Quelques heures plus tard, Fraulein Bastide était partie gagner son pain, et lui comptait les balles de son Tokarev, bottess sur la table, une tasse de thé chaud à proximité. Il avait bien compris que sa présence dérangeait, et il s'en délectait. Sur l'instant il songeait, nostalgique, au désarmement des vétérans de la Ligne Maginot. Et une anecdote lui revint en mémoire.

...


Il faisait très froid. Les prises fraîches Françaises, sortis de leurs coquilles de béton et d'acier, tremblaient à cause du vent, mais tâchaient de se montrer dignes. Oui ils étaient trahis par leur propre Etat-Major, oui ils se retrouvaient là, tenus en laisse par les soldats Allemands, mais ils étaient invaincus, et c'est leur propre patrie qui avait dû les démobiliser pour qu'ils se rendissent devant la puissance du Reich. Cette attitude dévariait grandement Wolfgang, qui ne tolèrerait pas longtemps de voir l'ennemi autrement qu'écrasé sous sa botte, sous celle de l'Allemagne.

"Leutnant.

-Ja, Herr Major ?"


En deux gestes de la main, un désignant les soldats ennemis, l'autre fait d'un pouce passé le long de sa gorge, il ordonna, implacable, l'exécution de la trentaine... non, ils étaient là un poil plus d'une trentaine de soldats présents devant eux. Une petite garnison. Cela passerait inaperçu.

"Jawohl, Herr Major !"

On passa quelques bonnes minutes à planter les poteaux d'exécution ; cinq en tout. Wolfgang voulait qu'ils se voient mourir. Par petits paquets, pour faire durer le plaisir. pendant plusieurs heures, pas plus afin de faire durer le plaisir, on exécuta, exécuta, exécuta, exécuta, à la chaîne, comme dans une vaste usine de mort... les prisonniers Français restaient dignes et ne bronchaient pas. A son grand dam.

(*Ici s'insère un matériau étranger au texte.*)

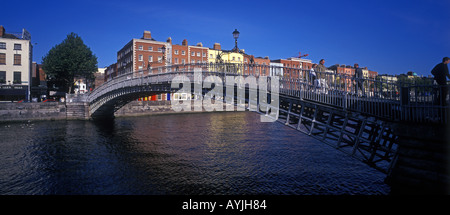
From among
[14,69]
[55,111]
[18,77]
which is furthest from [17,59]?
[55,111]

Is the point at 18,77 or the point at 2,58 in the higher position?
the point at 2,58

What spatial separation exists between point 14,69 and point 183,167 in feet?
136

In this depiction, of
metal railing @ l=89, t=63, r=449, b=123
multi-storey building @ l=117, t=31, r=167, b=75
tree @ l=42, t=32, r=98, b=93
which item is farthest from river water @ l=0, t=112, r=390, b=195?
multi-storey building @ l=117, t=31, r=167, b=75

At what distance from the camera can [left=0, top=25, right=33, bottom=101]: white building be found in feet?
129

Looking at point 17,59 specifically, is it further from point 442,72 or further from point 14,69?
point 442,72

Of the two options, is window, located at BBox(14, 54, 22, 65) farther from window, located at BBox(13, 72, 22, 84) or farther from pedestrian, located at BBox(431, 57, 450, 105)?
pedestrian, located at BBox(431, 57, 450, 105)

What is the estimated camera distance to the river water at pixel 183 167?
412 inches

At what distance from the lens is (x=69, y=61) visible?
4562 cm

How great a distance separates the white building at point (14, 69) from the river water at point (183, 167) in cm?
2361

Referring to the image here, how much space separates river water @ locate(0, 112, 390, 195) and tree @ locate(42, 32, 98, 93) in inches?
1121
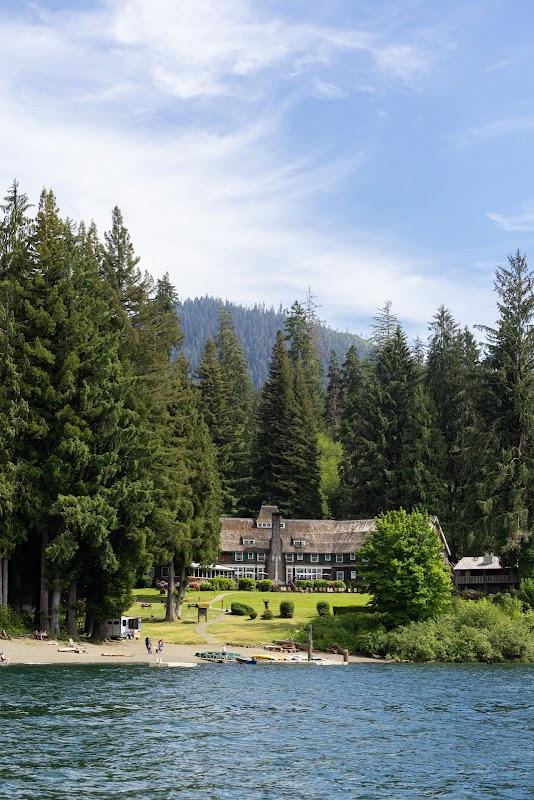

Le lendemain matin il restait environ une quinzaine. Alors qu'on allait finir le carnage entamé la veille, Wolfgang reçut une missive de Berlin, demandant en quel honneur les prises du fort rattaché à sa personne n'étaient pas déjà en train de voyager vers les camps de travail du Reich. Pour toute réponse, il ordonna -sans un mot- de rassembler toutes ces fières vermines et de les nettoyer au lance-flammes. Le bois alentours ne fut pas épargné.
L'excuse qui, plus tard, sera trouvée, fut un odieux mensonge ; la résistance des soldats capturés. Elle passa sans aucun problème : on avait mieux à se soucier que de ça.

...


Il remit le chargeur plein en place, tira la glissière, arma son arme, but sa tasse de thé, et rangea son bien dans l'étui à sa ceinture.

La France était un pays formidable pour faire la guerre.